Face à ses positions critiques se font entendre des voix qui tentent de les interroger. Quelle est la véritable étendue du pouvoir des algorithmes ? Pourquoi nous orientons-nous, avec nos critiques, vers des évolutions soi-disant négatives mais qui, pour une part d’entre elles, n’ont pas encore été constatées dans la réalité, au lieu de souligner les aspects positifs de la numérisation, demande l’auteure Kathrin Passig dans le web-magazine culturel Berliner Gazette. L’historien des sciences Klaus Mainzer, professeur à l’Université Technique de Munich, est quant à lui favorable à une « détechnisation » du débat. Les algorithmes ne sont selon lui, ni une invention de la Silicon Valley ni quelque chose de « mauvais » en soi. Ils prennent leurs origines, dit-il dans son livre paru en 2014 Die Berechnung der Welt (le calcul du monde), dans une recherche de description mathématique des phénomènes et de théorisation du monde ; ce que pratiquent les Hommes depuis des millénaires.
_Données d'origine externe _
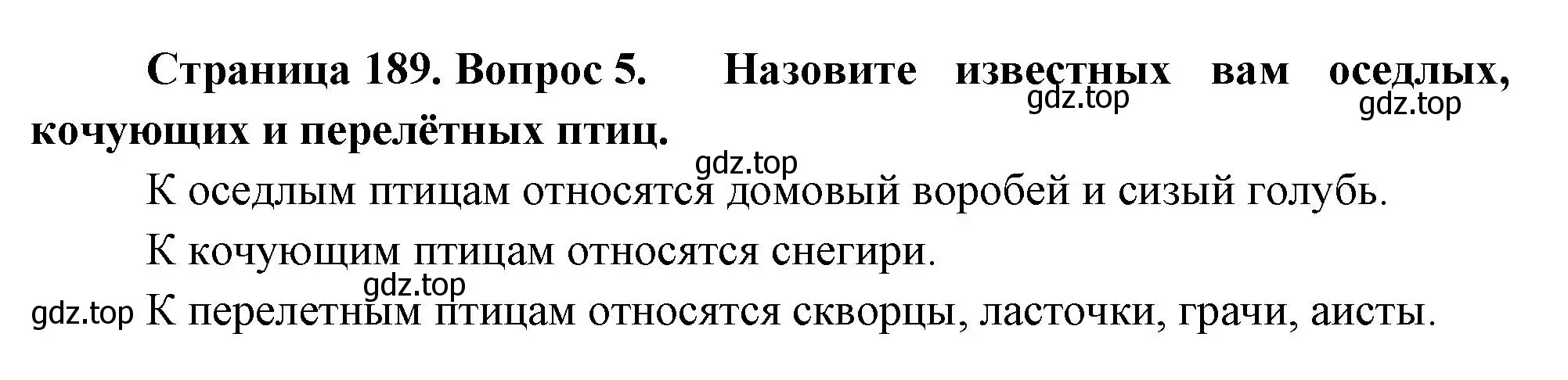 Страница 189. Вопрос 5. Назовите известных вам оседлых, кочующих и перелётных птиц.

gdz.top gdz.top

gdz.top

К оседлым птицам относятся домовый воробей и сизый голубь.

К кочующим птицам относятся снегири.

gdz.top

gdz.top К перелетным птицам относятся скворцы, ласточки, грачи, аисты.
On remarque en même temps que les citoyennes et les citoyens allemands se plaignent de Google et de Facebook mais qu’en même temps, ils utilisent de plus en plus leurs services. Ni une vaste prise de conscience envers les risques de ce phénomène ni même un mouvement politique ne sont en vue pour le moment. On a demandé à Indra Spiecker du Frankfurter Allgemeine Zeitung pourquoi il en était ainsi. Et telle fut sa réponse : « La technique est tout simplement trop belle. » Mais peut-être est-ce encore beaucoup plus simple : le besoin concret d’entretenir des contacts et des réseaux, facilement et à des distances éloignées, l’emporte pour beaucoup de gens sur une prise en compte de risques qui restent très abstraits.